ViT is an innovative deep learning model that applies the transformer structure to image processing. Transformers are effective primarily in natural language processing, but ViT applies transformers to computer vision [30]. ViT does not process images based on a traditional CNN; instead, it processes image data in patches and inputs them into the transformer model [31]. Figure 3 shows the ViT architecture. Specifically, ViT works in the following steps.

First, with patch embedding, an input image X is divided into patches of fixed size. For example, an image of size 224 × 224 is divided into 16 × 16 patches, resulting in a total of 196 patches. For each patch, an embedding vector is generated, and the length of this vector is determined by the patch and image sizes. Second, since the transformer cannot handle order, positional encoding is added to provide position information for each patch. This encoding indicates the location of a patch in the image, allowing the model to learn spatial information. Third, the transformer model processes the input patches through a transformer block consisting of multiple self-attention and feedforward neural networks. The self-attention mechanism is used to learn how each patch is related to the others, and it allows the model to learn not only local information in the image but also global information. Fourth, class tokens are added to the model input as vectors that encapsulate the full information of the image for later classification. This class token is finally output from the transformer block, which is then connected to the MLP head to perform downstream tasks such as image classification. In the final output, the vector corresponding to the class token is used as important information for the classification task. Finally, the vector corresponding to the class token in the final output of the transformer block with the MLP head is used for downstream tasks such as image classification. This vector is connected to the MLP to perform the final classification task [32,33,34].

ViT has the advantage that it is more globally interactive than traditional CNN-based models; while CNNs use filters to extract features by considering only localized regions, ViT learns interactions between patches throughout the image via a self-attention mechanism. ViT is particularly powerful on very large datasets. With large training datasets, it can outperform a CNN and can be easily adapted to a variety of image-processing tasks with pretraining and fine-tuning. Furthermore, it has a relatively simple architecture that can process images using only iterations of transformer blocks—this ability is advantageous for model design and scaling [17]. CNNs perform well on relatively small datasets, while ViT suffers from poor generalization performance when the data are insufficient. To compensate for this, data augmentation techniques or pretraining may be required. Because of the nature of the transformer model, ViT is computationally expensive and requires longer training time than CNNs, and it has to deal with long input sequences, resulting in high memory consumption and computational complexity [35].

2.4. FL

FL was first proposed by Google. FL is a distributed learning method that does not send the data of each user to a centralized server; instead, it trains on the local device and shares only the results with the server. While the existing centralized learning model gathers data in one place to train a model, FL performs training with the data distributed across devices or on the local server. This protects data privacy, and the central server only integrates model updates from individual devices to learn a global model [9,36].

|---|

INSTRUCTION ::
Reproduce the part of the passage on ViT and FL between "FL was first" and "global model [9,36].", inclusive, word for word. The lines that come after the passage on ViT and FL are separate material.

DATA EXCERPT ::
|---|

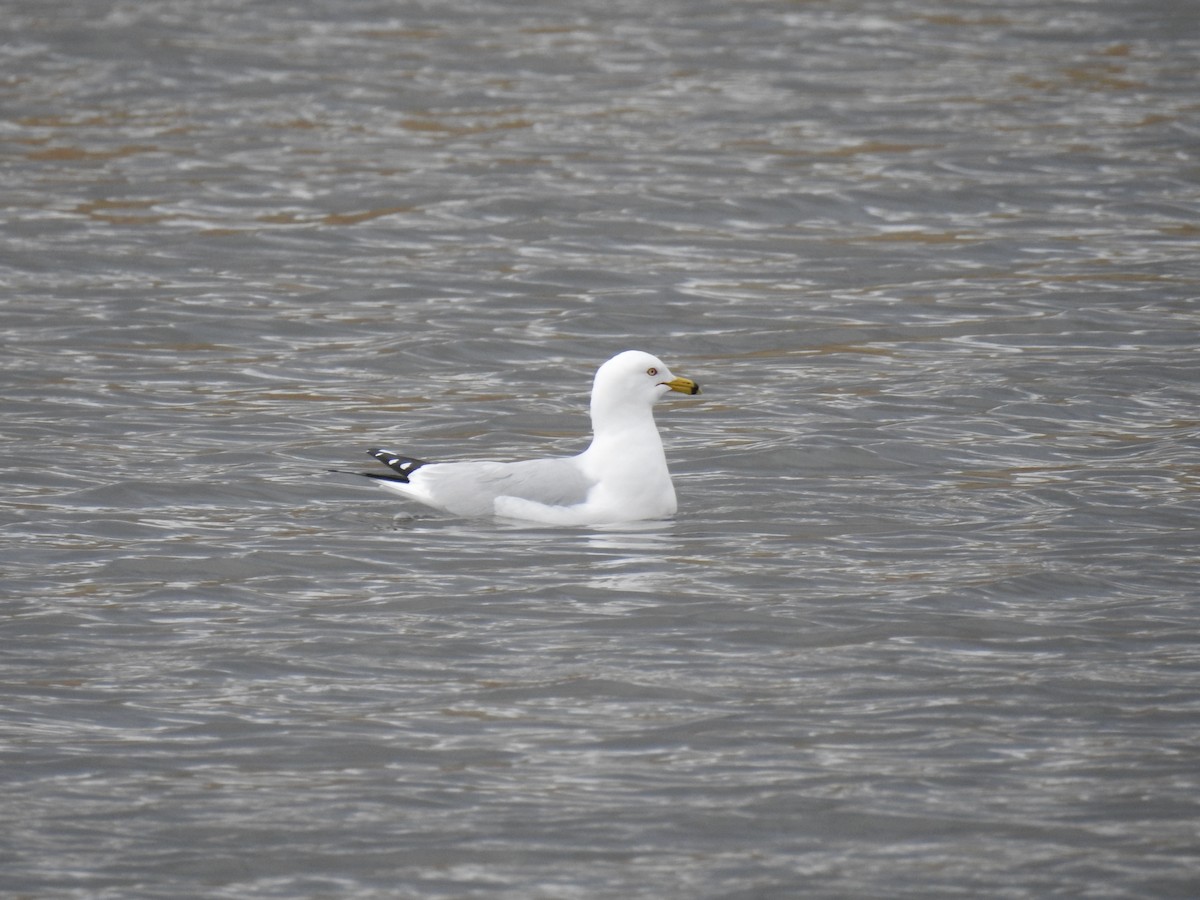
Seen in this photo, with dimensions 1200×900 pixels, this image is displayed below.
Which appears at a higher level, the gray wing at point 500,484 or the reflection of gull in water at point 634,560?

|---|

RESPONSE ::
FL was first proposed by Google. FL is a distributed learning method that does not send the data of each user to a centralized server; instead, it trains on the local device and shares only the results with the server. While the existing centralized learning model gathers data in one place to train a model, FL performs training with the data distributed across devices or on the local server. This protects data privacy, and the central server only integrates model updates from individual devices to learn a global model [9,36].